When you ask for clarification, for your rights to be honored, for the same/equivalent treatment or if you continue fighting for the ending of such treatment you are only further misrepresented, chastised, ostracized, criticized, dehumanized, etc and given all manner of degrading labels, like: crazy, pain in the ass, delusional, waste of time, of no consequence, etc. 

People fear you because of their own misconceptions, biases, prejudices, etc. But if you try to clear those up, you are often treated in similar fashions as those described above.

If you ask for help you are shunned and shamed. 

And you get to listen to people casually talk about "crazy" people and "bipolar" in the most degrading ways. Nice people, good people, will say things  "that demon child has got to be bipolar or something." Or  like the therapist who asked my sister "so when are you going to leave him?" when she went to her for help and to learn how to cope with and handle her husband's bipolar illness.

Can you imagine if a person went to counseling for help handling the realities of life and issues associated with their spouses illness of cancer, diabetes, etc (like they so often do) and the therapist asked them, "So when are you going to leave them?" because they had been diagnosed with a tragic illness? 

We would be, as a society, absolutely appalled.
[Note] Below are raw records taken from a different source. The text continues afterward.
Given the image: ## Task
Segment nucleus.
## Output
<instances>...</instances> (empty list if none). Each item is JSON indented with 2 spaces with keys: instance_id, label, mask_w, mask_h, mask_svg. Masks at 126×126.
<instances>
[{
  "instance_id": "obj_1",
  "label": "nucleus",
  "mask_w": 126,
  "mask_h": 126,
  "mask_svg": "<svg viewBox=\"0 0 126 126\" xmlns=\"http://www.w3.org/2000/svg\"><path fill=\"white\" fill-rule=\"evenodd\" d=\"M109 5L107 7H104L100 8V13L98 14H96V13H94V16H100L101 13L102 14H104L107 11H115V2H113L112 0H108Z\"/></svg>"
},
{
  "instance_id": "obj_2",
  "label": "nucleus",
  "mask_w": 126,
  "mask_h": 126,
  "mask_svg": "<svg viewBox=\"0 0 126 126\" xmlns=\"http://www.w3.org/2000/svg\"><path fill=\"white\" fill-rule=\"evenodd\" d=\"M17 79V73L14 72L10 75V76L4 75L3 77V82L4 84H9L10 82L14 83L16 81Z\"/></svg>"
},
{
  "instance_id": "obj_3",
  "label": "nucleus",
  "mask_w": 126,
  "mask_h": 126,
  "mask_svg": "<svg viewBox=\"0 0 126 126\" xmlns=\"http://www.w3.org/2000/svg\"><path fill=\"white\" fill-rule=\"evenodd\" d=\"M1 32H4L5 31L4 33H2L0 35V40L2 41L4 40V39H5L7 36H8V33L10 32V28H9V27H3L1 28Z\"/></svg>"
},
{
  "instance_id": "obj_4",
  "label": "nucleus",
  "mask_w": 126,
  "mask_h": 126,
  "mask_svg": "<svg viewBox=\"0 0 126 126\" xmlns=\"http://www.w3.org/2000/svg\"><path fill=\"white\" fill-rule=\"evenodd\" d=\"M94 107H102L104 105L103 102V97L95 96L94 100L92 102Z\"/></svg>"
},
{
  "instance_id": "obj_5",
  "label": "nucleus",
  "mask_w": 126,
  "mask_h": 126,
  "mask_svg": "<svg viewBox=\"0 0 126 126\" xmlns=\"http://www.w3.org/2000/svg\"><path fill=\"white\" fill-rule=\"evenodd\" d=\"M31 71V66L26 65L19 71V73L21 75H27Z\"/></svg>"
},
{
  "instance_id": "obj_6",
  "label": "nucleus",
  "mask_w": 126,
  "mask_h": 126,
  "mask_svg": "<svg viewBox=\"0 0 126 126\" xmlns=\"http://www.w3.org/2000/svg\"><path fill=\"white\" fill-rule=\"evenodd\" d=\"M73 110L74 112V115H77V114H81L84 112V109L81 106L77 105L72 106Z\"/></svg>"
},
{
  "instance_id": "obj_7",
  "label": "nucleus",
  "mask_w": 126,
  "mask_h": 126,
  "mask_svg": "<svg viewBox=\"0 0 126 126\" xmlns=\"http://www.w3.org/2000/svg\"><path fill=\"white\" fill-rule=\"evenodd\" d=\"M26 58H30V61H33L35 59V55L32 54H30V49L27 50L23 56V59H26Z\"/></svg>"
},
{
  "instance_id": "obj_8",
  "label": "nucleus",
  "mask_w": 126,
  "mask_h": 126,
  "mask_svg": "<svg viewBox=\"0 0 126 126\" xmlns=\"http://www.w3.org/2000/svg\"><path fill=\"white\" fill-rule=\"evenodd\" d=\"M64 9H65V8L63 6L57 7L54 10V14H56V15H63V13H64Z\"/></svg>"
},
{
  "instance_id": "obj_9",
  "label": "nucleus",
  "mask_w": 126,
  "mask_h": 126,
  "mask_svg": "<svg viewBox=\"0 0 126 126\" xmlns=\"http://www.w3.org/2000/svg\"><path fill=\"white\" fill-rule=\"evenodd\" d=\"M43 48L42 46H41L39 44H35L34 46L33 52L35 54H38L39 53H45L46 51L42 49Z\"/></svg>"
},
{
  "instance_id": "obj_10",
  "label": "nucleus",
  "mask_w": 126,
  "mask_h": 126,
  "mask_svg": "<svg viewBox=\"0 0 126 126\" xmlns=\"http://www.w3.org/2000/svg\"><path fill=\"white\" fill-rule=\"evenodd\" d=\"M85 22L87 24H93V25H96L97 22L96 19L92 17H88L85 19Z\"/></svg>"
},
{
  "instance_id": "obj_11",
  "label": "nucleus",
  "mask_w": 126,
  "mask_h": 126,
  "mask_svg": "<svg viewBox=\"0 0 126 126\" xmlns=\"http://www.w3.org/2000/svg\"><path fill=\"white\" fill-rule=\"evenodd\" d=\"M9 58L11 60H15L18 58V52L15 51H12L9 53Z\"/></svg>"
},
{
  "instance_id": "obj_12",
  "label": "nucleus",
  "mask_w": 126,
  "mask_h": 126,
We might even say it is "outrageous and intolerable."

If certain people are chastised, dismissed, degraded, devalued etc for expecting people they have paid, to treat them according to their paid professionals obligations to them (example doctors and professors) is that acceptable in a civilized community?

Is it acceptable to dismiss, degrade, ostracize, chastise, punish, etc. highly vulnerable and marginalized people for being highly vulnerable and marginalized? 

This is a small and severely understated example of what people like me are facing. It is why it is hard for us to get appropriate care or to admit to anyone, including and even especially ourselves, that we need the help and care we do.

It is also a HUGE factor in the suicide epidemic that is rising instead of declining. 

And this is all very frustrating. 

So I am asking our medical and mental health providers to please, at least, upgrade us -those with TBI, Bipolar and other mental illnesses- to marginalized. Marginalized is at least recognized in policies, are a bit more protected, and there are many grants and programs to help de-marginalize the marginalized. 

...I decided to post this to FB and after I did I started reading others posts. About the third post down was a heartfelt and beautiful tribute a friends young adult son who was just diagnosed with cancer. It is sad and I hurt for them... but I also have to admit I felt a bit of jealousy. Jealousy because they are dealing with an acceptable illness and an acceptable trauma and for it, they have very visible and compassionate support....

Wouldn't it be nice if all of us with serious life altering medical conditions were treated with the same level of support and compassion. We'd never allow the same degrading treatment to happen to this young man and his family because of his illness... so while my heart hurts for him and his family I am also grateful for them that his form is considered acute and has a good survival rate and I am grateful they are not dealing with an illness that they would be shamed, shunned and even vilified for in addition to and while they are dealing with the immensely difficult trials they will be as they try to stabilize and beat this illness/disease.